Provided records section start

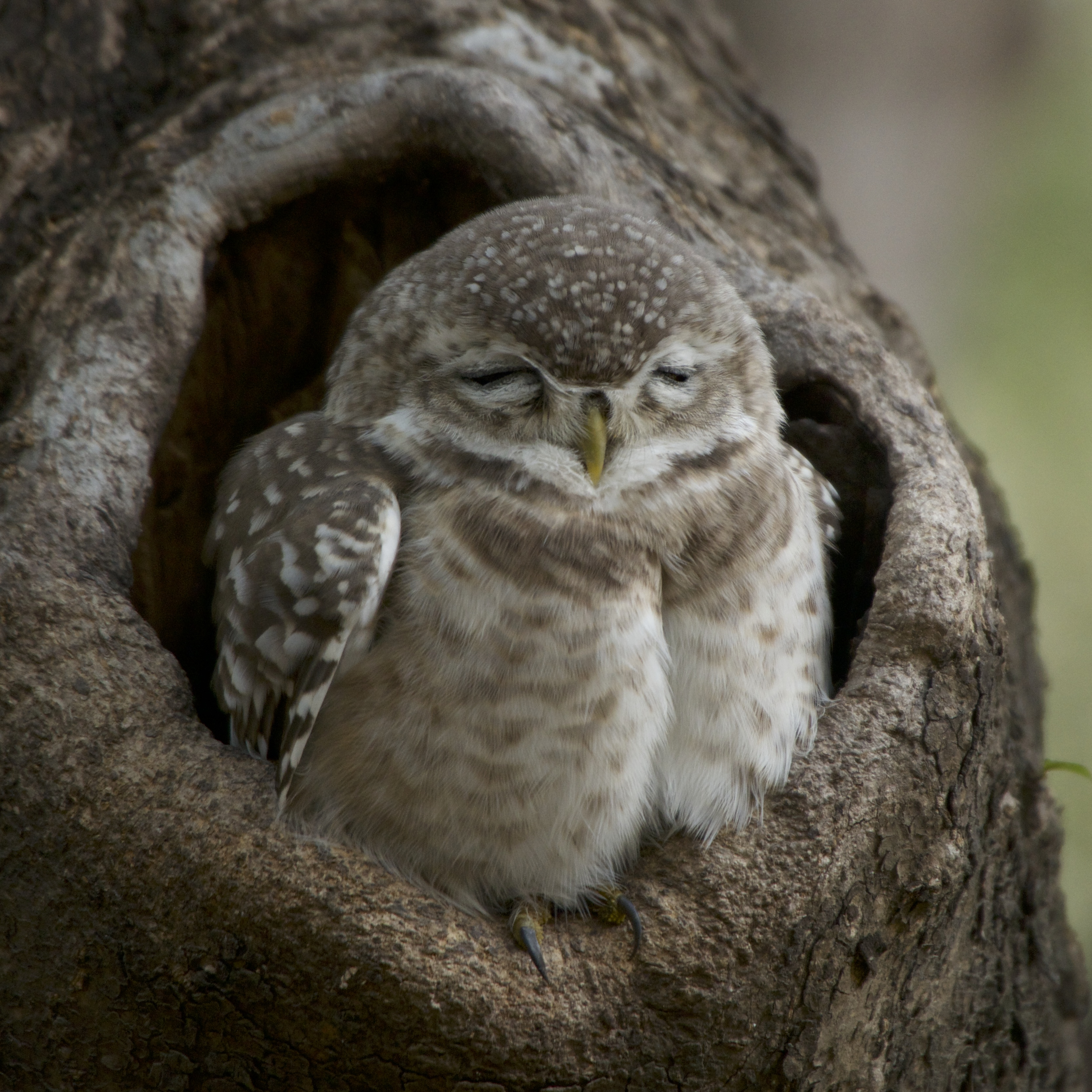 Baby Spotted Owlet Close Up Nick Dale Private Tutor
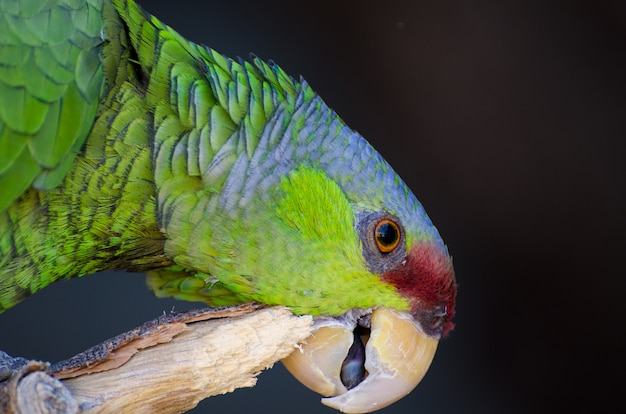 Retrato de um papagaio da amazônia coroado de lilás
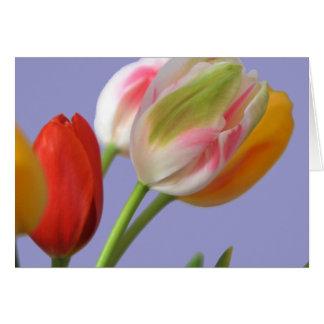 Tulip Colors Card
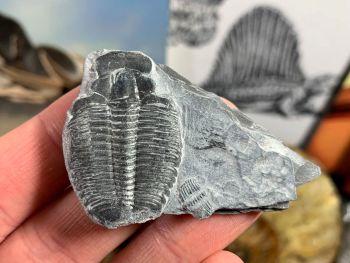 XL Elrathia kingi Trilobite #02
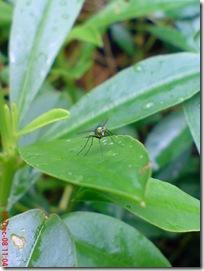 lalat kecil 2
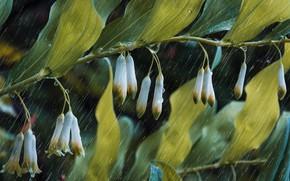 Картинка листья, капли, макро, ветка, жождь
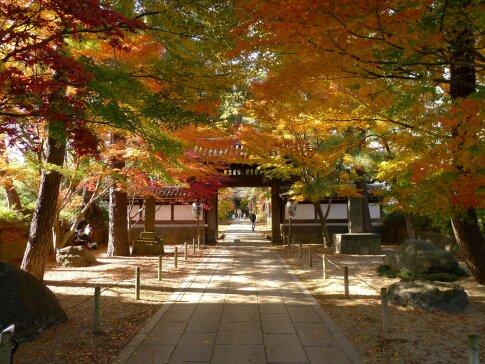 東漸寺の紅葉6.jpg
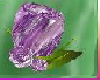 [TGUU]Rose Pin Purplish
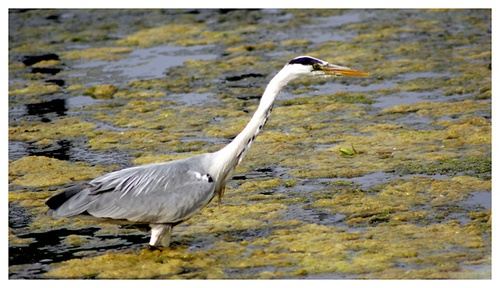 Another Heron by Naturesview
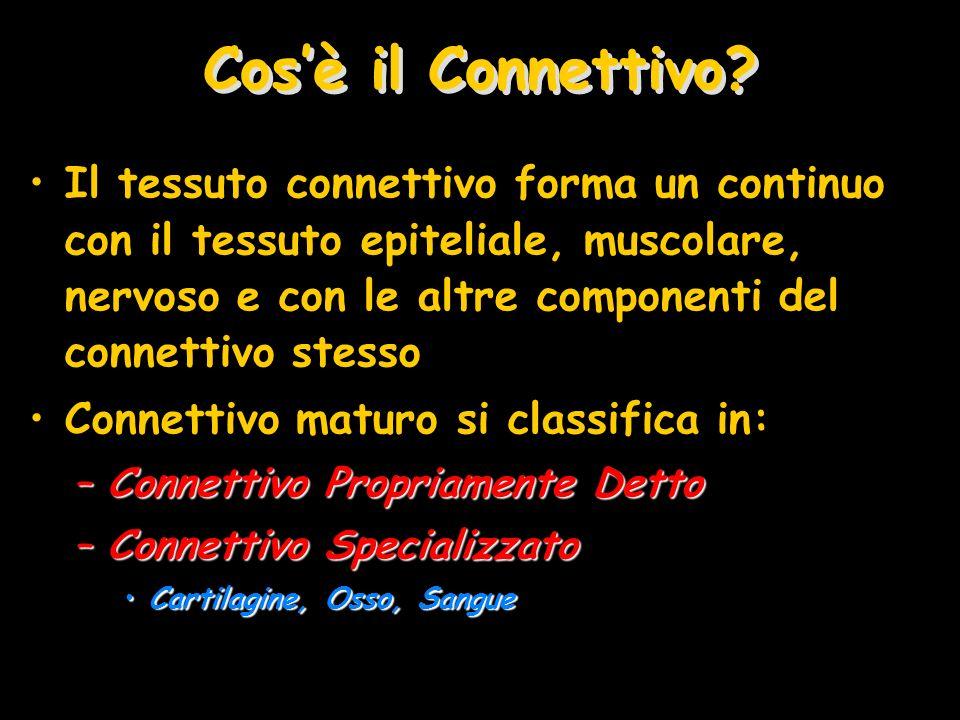 Cosè il Connettivo? Il tessuto connettivo forma un continuo con il tessuto epiteliale, muscolare, nervoso e con le altre componenti del connettivo ste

Provided records section end

### Work item:
Apart from the pictures, all of the data should be repeated exactly.

### Output of the exercise:
 Baby Spotted Owlet Close Up Nick Dale Private Tutor
 Retrato de um papagaio da amazônia coroado de lilás
 Tulip Colors Card
 XL Elrathia kingi Trilobite #02
 lalat kecil 2
 Картинка листья, капли, макро, ветка, жождь
 東漸寺の紅葉6.jpg
 [TGUU]Rose Pin Purplish
 Another Heron by Naturesview
 Cosè il Connettivo? Il tessuto connettivo forma un continuo con il tessuto epiteliale, muscolare, nervoso e con le altre componenti del connettivo ste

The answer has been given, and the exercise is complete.